** Information supplied **
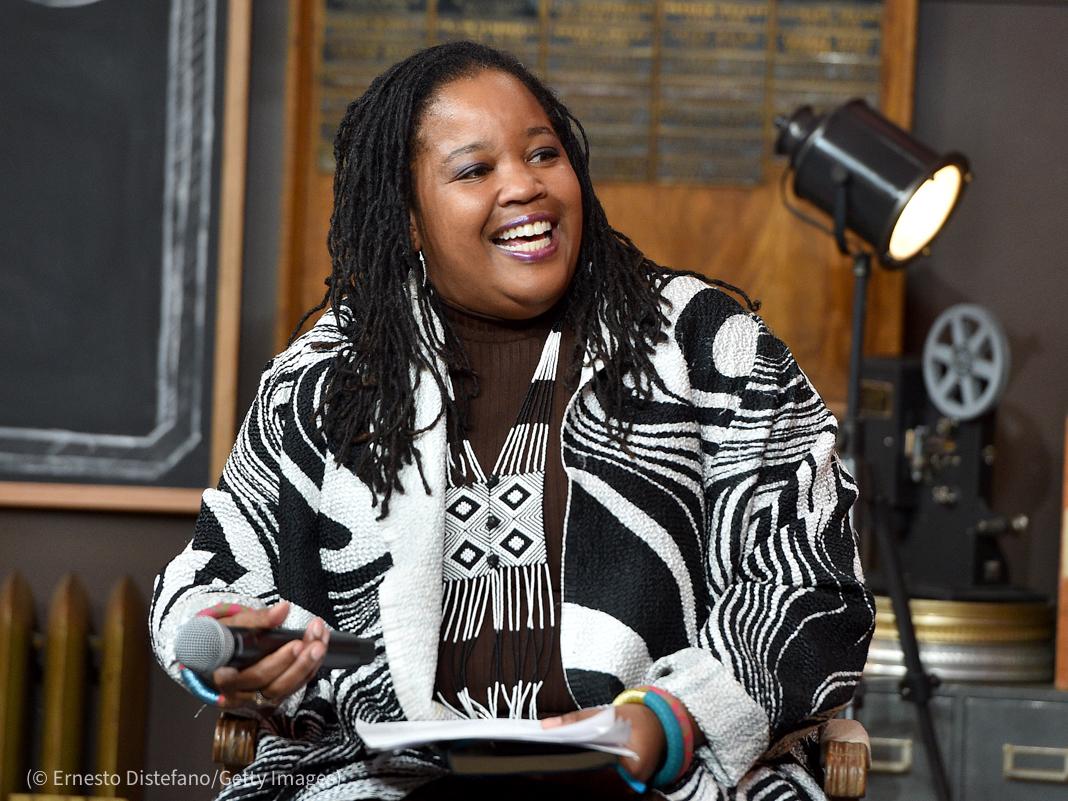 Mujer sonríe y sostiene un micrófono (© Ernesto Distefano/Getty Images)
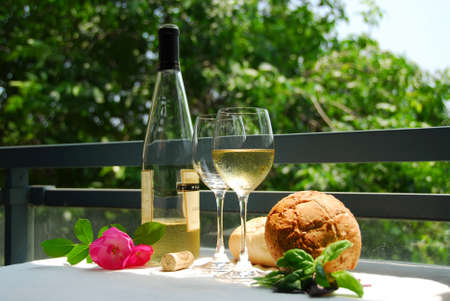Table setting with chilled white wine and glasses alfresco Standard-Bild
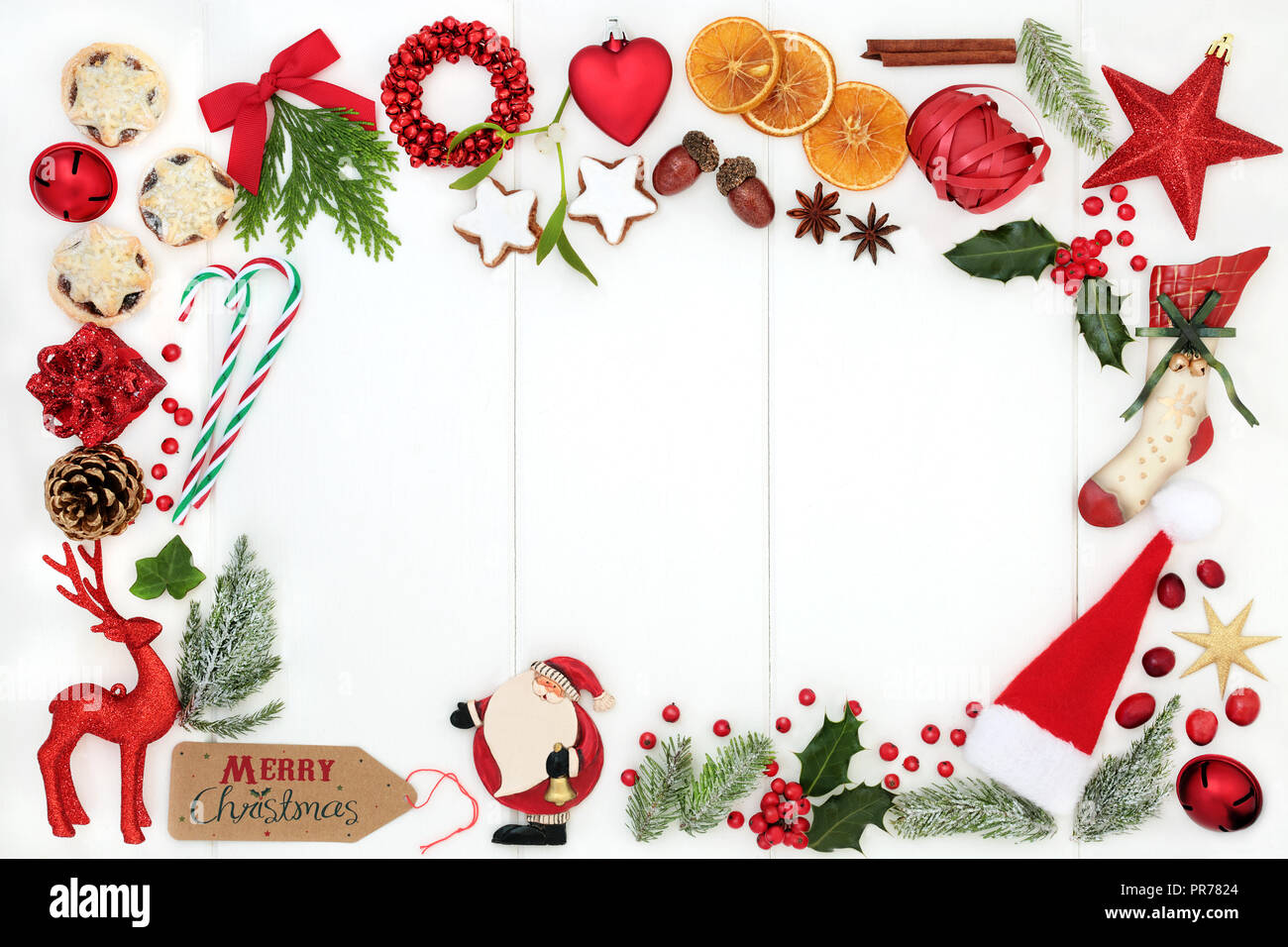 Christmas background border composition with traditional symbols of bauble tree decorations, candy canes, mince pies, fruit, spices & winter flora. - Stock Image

---

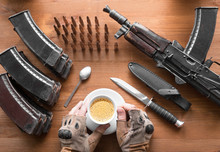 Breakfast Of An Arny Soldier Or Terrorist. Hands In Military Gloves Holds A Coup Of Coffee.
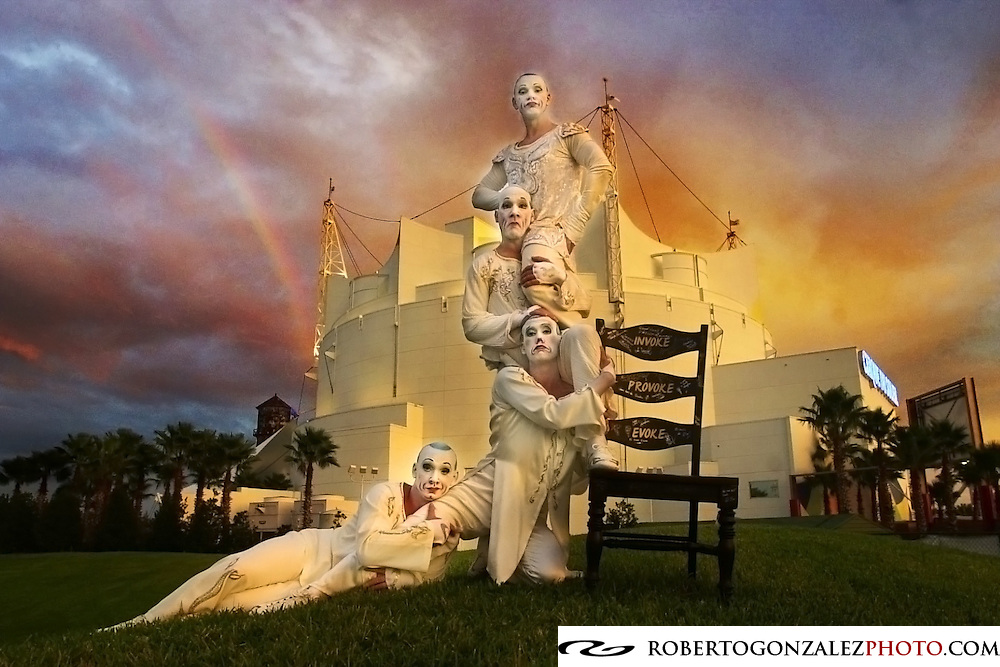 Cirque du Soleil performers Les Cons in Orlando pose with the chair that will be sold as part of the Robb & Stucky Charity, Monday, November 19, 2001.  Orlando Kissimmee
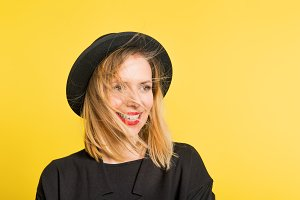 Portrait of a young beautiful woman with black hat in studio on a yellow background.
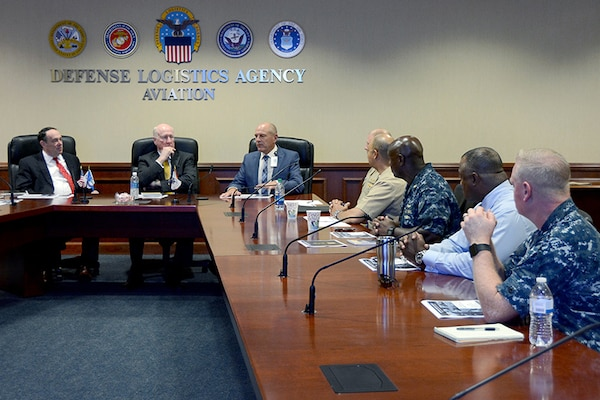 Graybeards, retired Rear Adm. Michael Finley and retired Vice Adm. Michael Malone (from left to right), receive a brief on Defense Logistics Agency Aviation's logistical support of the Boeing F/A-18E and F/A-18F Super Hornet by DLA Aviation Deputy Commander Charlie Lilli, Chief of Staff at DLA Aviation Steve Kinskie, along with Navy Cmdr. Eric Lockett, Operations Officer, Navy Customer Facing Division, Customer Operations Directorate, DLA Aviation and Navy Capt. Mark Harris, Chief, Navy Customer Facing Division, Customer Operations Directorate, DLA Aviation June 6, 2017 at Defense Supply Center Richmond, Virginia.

** Exercise instructions **
Find the line with "Mujer sonríe y" in the data above, and from there retype each line exactly through the line with "Christmas background border", skipping the pictures along the way.

** Written solution **
 Mujer sonríe y sostiene un micrófono (© Ernesto Distefano/Getty Images)
Table setting with chilled white wine and glasses alfresco Standard-Bild
 Christmas background border composition with traditional symbols of bauble tree decorations, candy canes, mince pies, fruit, spices & winter flora. - Stock Image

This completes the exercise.